Without changing a single character, copy every record below.

[Records provided — start]

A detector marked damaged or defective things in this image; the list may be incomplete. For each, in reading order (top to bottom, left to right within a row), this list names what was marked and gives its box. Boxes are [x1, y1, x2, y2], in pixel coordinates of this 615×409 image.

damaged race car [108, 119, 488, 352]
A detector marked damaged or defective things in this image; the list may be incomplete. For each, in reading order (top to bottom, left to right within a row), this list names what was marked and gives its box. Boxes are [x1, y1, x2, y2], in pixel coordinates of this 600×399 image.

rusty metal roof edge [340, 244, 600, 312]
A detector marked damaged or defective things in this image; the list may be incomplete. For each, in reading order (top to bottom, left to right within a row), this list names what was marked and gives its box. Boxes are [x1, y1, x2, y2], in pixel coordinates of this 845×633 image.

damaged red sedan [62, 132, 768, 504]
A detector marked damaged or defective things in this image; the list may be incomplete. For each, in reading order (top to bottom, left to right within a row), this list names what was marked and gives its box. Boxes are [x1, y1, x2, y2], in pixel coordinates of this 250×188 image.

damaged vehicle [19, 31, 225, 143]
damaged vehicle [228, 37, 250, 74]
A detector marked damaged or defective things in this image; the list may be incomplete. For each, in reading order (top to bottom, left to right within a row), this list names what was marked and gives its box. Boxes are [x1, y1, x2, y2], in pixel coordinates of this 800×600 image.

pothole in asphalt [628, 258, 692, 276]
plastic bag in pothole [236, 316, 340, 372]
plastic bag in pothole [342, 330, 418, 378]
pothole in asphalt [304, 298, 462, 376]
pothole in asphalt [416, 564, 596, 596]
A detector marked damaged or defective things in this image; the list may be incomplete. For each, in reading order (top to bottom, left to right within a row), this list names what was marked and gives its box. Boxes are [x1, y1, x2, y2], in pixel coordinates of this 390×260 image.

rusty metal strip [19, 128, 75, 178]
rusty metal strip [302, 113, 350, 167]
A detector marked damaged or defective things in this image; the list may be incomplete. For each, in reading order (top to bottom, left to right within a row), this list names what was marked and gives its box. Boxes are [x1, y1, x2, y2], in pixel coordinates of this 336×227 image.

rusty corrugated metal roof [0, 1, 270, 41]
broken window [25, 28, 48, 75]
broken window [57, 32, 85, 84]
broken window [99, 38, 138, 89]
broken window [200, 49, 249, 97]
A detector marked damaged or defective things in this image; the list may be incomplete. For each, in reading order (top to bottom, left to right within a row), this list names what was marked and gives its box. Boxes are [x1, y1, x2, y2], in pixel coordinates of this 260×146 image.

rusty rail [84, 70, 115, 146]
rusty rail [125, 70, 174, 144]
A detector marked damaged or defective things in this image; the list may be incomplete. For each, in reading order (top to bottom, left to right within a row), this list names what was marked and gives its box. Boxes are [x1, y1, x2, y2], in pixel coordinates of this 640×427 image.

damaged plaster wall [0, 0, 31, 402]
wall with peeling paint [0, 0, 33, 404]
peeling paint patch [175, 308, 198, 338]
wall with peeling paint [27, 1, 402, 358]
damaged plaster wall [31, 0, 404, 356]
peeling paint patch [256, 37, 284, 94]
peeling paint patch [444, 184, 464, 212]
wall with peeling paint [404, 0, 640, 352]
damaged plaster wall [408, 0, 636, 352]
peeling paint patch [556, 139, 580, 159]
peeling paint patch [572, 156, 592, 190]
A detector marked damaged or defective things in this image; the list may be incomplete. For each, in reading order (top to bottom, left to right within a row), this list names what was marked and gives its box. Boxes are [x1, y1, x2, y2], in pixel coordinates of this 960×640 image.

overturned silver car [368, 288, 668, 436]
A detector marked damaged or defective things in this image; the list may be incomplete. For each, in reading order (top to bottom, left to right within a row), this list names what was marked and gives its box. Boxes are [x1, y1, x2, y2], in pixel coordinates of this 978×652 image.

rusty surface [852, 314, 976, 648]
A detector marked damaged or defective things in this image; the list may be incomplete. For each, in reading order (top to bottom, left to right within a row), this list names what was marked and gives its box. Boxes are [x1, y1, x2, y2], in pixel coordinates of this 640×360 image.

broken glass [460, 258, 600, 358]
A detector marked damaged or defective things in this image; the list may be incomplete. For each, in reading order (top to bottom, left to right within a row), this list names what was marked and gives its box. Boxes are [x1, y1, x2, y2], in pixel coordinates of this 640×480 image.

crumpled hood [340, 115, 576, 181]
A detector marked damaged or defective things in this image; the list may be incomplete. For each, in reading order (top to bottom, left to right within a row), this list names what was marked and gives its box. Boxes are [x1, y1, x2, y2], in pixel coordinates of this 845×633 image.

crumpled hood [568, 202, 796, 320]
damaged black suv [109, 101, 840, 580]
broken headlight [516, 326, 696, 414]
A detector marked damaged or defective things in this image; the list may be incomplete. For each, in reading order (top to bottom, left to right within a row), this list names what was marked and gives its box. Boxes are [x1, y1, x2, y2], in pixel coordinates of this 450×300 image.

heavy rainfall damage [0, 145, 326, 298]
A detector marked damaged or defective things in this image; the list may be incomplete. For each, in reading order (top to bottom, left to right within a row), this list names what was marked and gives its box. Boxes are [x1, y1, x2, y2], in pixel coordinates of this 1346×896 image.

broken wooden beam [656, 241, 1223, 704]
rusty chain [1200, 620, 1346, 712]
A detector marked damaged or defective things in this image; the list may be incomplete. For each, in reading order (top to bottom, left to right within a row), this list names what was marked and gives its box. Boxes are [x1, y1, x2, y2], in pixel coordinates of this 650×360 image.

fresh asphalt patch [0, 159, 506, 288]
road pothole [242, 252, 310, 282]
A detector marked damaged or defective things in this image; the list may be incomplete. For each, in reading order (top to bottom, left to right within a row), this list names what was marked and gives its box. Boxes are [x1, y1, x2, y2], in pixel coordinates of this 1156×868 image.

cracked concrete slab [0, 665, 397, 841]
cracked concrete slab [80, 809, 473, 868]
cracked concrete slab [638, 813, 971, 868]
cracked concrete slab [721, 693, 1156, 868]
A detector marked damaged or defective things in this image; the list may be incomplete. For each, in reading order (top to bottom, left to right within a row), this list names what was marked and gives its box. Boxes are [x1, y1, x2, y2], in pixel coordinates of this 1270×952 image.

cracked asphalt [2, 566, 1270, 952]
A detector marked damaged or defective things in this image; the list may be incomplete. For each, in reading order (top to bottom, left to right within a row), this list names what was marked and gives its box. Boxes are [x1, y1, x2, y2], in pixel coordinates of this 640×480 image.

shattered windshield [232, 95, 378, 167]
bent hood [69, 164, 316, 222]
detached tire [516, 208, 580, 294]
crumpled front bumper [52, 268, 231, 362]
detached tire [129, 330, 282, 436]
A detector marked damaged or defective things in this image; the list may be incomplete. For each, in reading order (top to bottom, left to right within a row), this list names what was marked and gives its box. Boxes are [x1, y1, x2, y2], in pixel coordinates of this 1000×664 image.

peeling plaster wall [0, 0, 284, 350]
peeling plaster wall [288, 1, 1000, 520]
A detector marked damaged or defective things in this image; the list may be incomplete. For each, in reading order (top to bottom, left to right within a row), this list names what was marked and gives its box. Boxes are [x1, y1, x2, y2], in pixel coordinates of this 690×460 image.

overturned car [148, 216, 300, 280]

[Records provided — finish]

**Written answer**
A detector marked damaged or defective things in this image; the list may be incomplete. For each, in reading order (top to bottom, left to right within a row), this list names what was marked and gives its box. Boxes are [x1, y1, x2, y2], in pixel coordinates of this 615×409 image.

damaged race car [108, 119, 488, 352]
A detector marked damaged or defective things in this image; the list may be incomplete. For each, in reading order (top to bottom, left to right within a row), this list names what was marked and gives its box. Boxes are [x1, y1, x2, y2], in pixel coordinates of this 600×399 image.

rusty metal roof edge [340, 244, 600, 312]
A detector marked damaged or defective things in this image; the list may be incomplete. For each, in reading order (top to bottom, left to right within a row), this list names what was marked and gives its box. Boxes are [x1, y1, x2, y2], in pixel coordinates of this 845×633 image.

damaged red sedan [62, 132, 768, 504]
A detector marked damaged or defective things in this image; the list may be incomplete. For each, in reading order (top to bottom, left to right within a row), this list names what was marked and gives its box. Boxes are [x1, y1, x2, y2], in pixel coordinates of this 250×188 image.

damaged vehicle [19, 31, 225, 143]
damaged vehicle [228, 37, 250, 74]
A detector marked damaged or defective things in this image; the list may be incomplete. For each, in reading order (top to bottom, left to right within a row), this list names what was marked and gives its box. Boxes are [x1, y1, x2, y2], in pixel coordinates of this 800×600 image.

pothole in asphalt [628, 258, 692, 276]
plastic bag in pothole [236, 316, 340, 372]
plastic bag in pothole [342, 330, 418, 378]
pothole in asphalt [304, 298, 462, 376]
pothole in asphalt [416, 564, 596, 596]
A detector marked damaged or defective things in this image; the list may be incomplete. For each, in reading order (top to bottom, left to right within a row), this list names what was marked and gives its box. Boxes are [x1, y1, x2, y2], in pixel coordinates of this 390×260 image.

rusty metal strip [19, 128, 75, 178]
rusty metal strip [302, 113, 350, 167]
A detector marked damaged or defective things in this image; the list may be incomplete. For each, in reading order (top to bottom, left to right within a row), this list names what was marked and gives its box. Boxes are [x1, y1, x2, y2], in pixel coordinates of this 336×227 image.

rusty corrugated metal roof [0, 1, 270, 41]
broken window [25, 28, 48, 75]
broken window [57, 32, 85, 84]
broken window [99, 38, 138, 89]
broken window [200, 49, 249, 97]
A detector marked damaged or defective things in this image; the list may be incomplete. For each, in reading order (top to bottom, left to right within a row), this list names what was marked and gives its box. Boxes are [x1, y1, x2, y2], in pixel coordinates of this 260×146 image.

rusty rail [84, 70, 115, 146]
rusty rail [125, 70, 174, 144]
A detector marked damaged or defective things in this image; the list may be incomplete. For each, in reading order (top to bottom, left to right within a row), this list names what was marked and gives its box. Boxes are [x1, y1, x2, y2], in pixel coordinates of this 640×427 image.

damaged plaster wall [0, 0, 31, 402]
wall with peeling paint [0, 0, 33, 404]
peeling paint patch [175, 308, 198, 338]
wall with peeling paint [27, 1, 402, 358]
damaged plaster wall [31, 0, 404, 356]
peeling paint patch [256, 37, 284, 94]
peeling paint patch [444, 184, 464, 212]
wall with peeling paint [404, 0, 640, 352]
damaged plaster wall [408, 0, 636, 352]
peeling paint patch [556, 139, 580, 159]
peeling paint patch [572, 156, 592, 190]
A detector marked damaged or defective things in this image; the list may be incomplete. For each, in reading order (top to bottom, left to right within a row), this list names what was marked and gives its box. Boxes are [x1, y1, x2, y2], in pixel coordinates of this 960×640 image.

overturned silver car [368, 288, 668, 436]
A detector marked damaged or defective things in this image; the list may be incomplete. For each, in reading order (top to bottom, left to right within a row), this list names what was marked and gives its box. Boxes are [x1, y1, x2, y2], in pixel coordinates of this 978×652 image.

rusty surface [852, 314, 976, 648]
A detector marked damaged or defective things in this image; the list may be incomplete. For each, in reading order (top to bottom, left to right within a row), this list names what was marked and gives its box. Boxes are [x1, y1, x2, y2], in pixel coordinates of this 640×360 image.

broken glass [460, 258, 600, 358]
A detector marked damaged or defective things in this image; the list may be incomplete. For each, in reading order (top to bottom, left to right within a row), this list names what was marked and gives its box. Boxes are [x1, y1, x2, y2], in pixel coordinates of this 640×480 image.

crumpled hood [340, 115, 576, 181]
A detector marked damaged or defective things in this image; the list may be incomplete. For each, in reading order (top to bottom, left to right within a row), this list names what was marked and gives its box. Boxes are [x1, y1, x2, y2], in pixel coordinates of this 845×633 image.

crumpled hood [568, 202, 796, 320]
damaged black suv [109, 101, 840, 580]
broken headlight [516, 326, 696, 414]
A detector marked damaged or defective things in this image; the list may be incomplete. For each, in reading order (top to bottom, left to right within a row), this list names what was marked and gives its box. Boxes are [x1, y1, x2, y2], in pixel coordinates of this 450×300 image.

heavy rainfall damage [0, 145, 326, 298]
A detector marked damaged or defective things in this image; the list may be incomplete. For each, in reading order (top to bottom, left to right within a row), this list names what was marked and gives its box. Boxes are [x1, y1, x2, y2], in pixel coordinates of this 1346×896 image.

broken wooden beam [656, 241, 1223, 704]
rusty chain [1200, 620, 1346, 712]
A detector marked damaged or defective things in this image; the list may be incomplete. For each, in reading order (top to bottom, left to right within a row), this list names what was marked and gives its box. Boxes are [x1, y1, x2, y2], in pixel coordinates of this 650×360 image.

fresh asphalt patch [0, 159, 506, 288]
road pothole [242, 252, 310, 282]
A detector marked damaged or defective things in this image; the list may be incomplete. For each, in reading order (top to bottom, left to right within a row), this list names what was marked and gives its box. Boxes are [x1, y1, x2, y2], in pixel coordinates of this 1156×868 image.

cracked concrete slab [0, 665, 397, 841]
cracked concrete slab [80, 809, 473, 868]
cracked concrete slab [638, 813, 971, 868]
cracked concrete slab [721, 693, 1156, 868]
A detector marked damaged or defective things in this image; the list may be incomplete. For each, in reading order (top to bottom, left to right within a row), this list names what was marked and gives its box. Boxes are [x1, y1, x2, y2], in pixel coordinates of this 1270×952 image.

cracked asphalt [2, 566, 1270, 952]
A detector marked damaged or defective things in this image; the list may be incomplete. For each, in reading order (top to bottom, left to right within a row), this list names what was marked and gives its box. Boxes are [x1, y1, x2, y2], in pixel coordinates of this 640×480 image.

shattered windshield [232, 95, 378, 167]
bent hood [69, 164, 316, 222]
detached tire [516, 208, 580, 294]
crumpled front bumper [52, 268, 231, 362]
detached tire [129, 330, 282, 436]
A detector marked damaged or defective things in this image; the list may be incomplete. For each, in reading order (top to bottom, left to right within a row), this list names what was marked and gives its box. Boxes are [x1, y1, x2, y2], in pixel coordinates of this 1000×664 image.

peeling plaster wall [0, 0, 284, 350]
peeling plaster wall [288, 1, 1000, 520]
A detector marked damaged or defective things in this image; the list may be incomplete. For each, in reading order (top to bottom, left to right within a row), this list names what was marked and gives its box. Boxes are [x1, y1, x2, y2], in pixel coordinates of this 690×460 image.

overturned car [148, 216, 300, 280]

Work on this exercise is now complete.